Ageism meets sexism: AI favors older men and penalizes older women

ChatGPT made women 1.6 years younger on CVs, then rated them less qualified, favoring younger women and older men. De-identify inputs, fix a rubric, test bias, require review.

Published on: Oct 09, 2025
Ageism meets sexism: AI favors older men and penalizes older women

AI bias makes women look younger and less qualified - and it shows up in hiring tasks

Researchers report that when asked to generate resumes for female and male names, ChatGPT made female candidates an average of 1.6 years younger than male candidates. The model then ranked those younger female candidates as less qualified, creating a loop where age and gender bias compound. The result favors younger women and older men, despite U.S. Census data showing male and female employees are roughly the same age. The skew held even in fields where women trend older, such as sales and service.

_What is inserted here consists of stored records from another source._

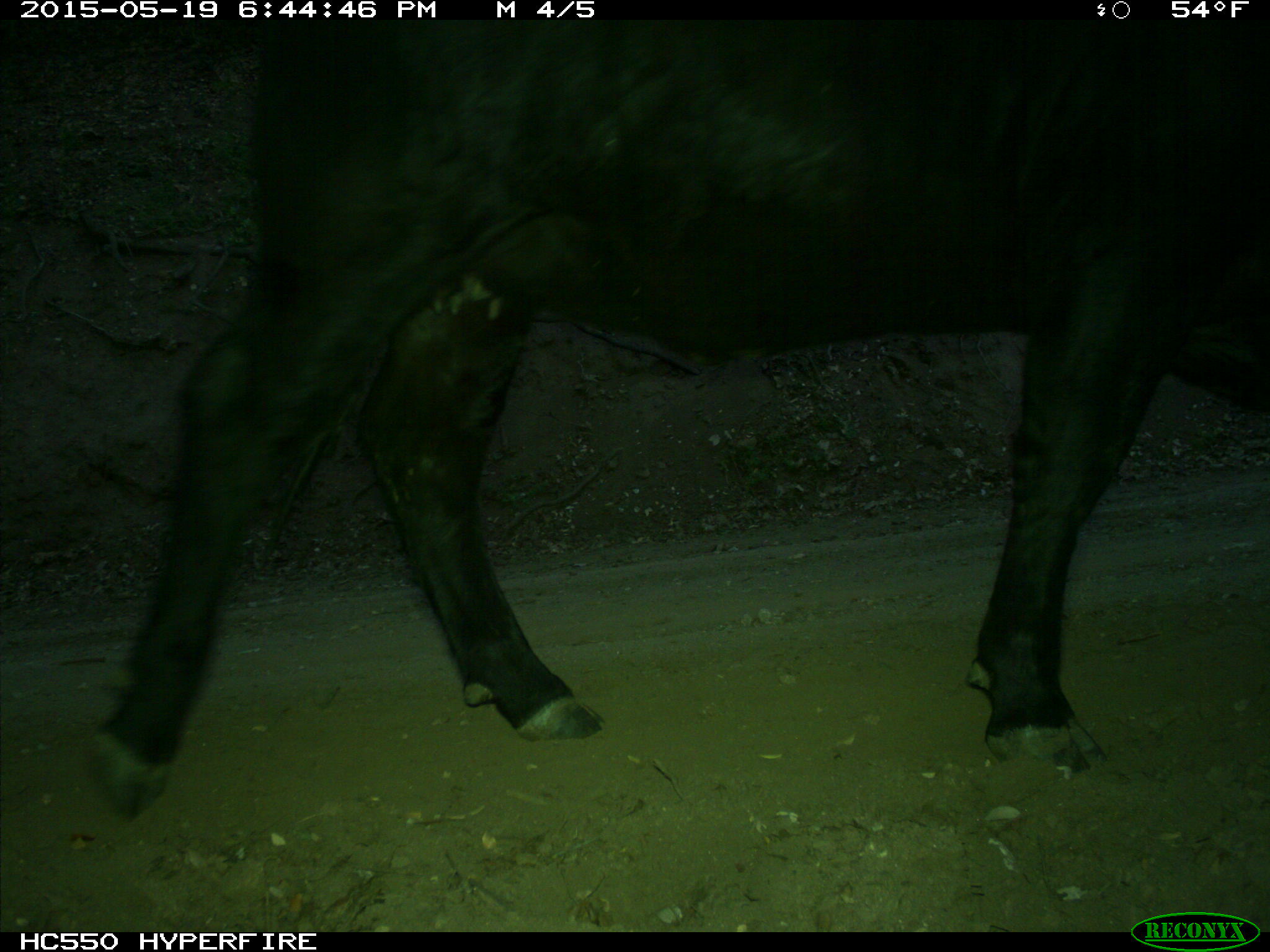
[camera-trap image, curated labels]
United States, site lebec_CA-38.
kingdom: Animalia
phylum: Chordata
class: Mammalia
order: Artiodactyla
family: Bovidae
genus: Bos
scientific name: Bos taurus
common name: domestic cow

The likely culprit: patterns learned from the internet. Online images and text often depict women as younger than men in professional contexts, and those patterns bleed into model behavior. When age is inferred or implied, it gets treated as a proxy for experience - and women get downgraded.

Why IT, product, and engineering teams should care

  • If your org uses chatbots to screen, summarize, or rank candidates, hidden age-gender bias can slip into shortlists and notes.
  • Internal assistants that auto-generate bios, performance summaries, or skills profiles can quietly skew outcomes and reviews.
  • Compliance and trust take a hit. Even support tooling that "just drafts" content can influence final decisions.

What you can do this week

  • Remove demographic cues at the source: Standardize inputs. Strip names, graduation years, photos, and pronouns before any AI step.
  • Anchor on explicit criteria: Score only by years of relevant experience, skills, certifications, and outcomes. Ban "inferred" attributes like age.
  • Lock in a rubric: Use a fixed scoring grid (e.g., skills coverage, years with core stack, shipped projects, measurable impact) and require evidence for each score.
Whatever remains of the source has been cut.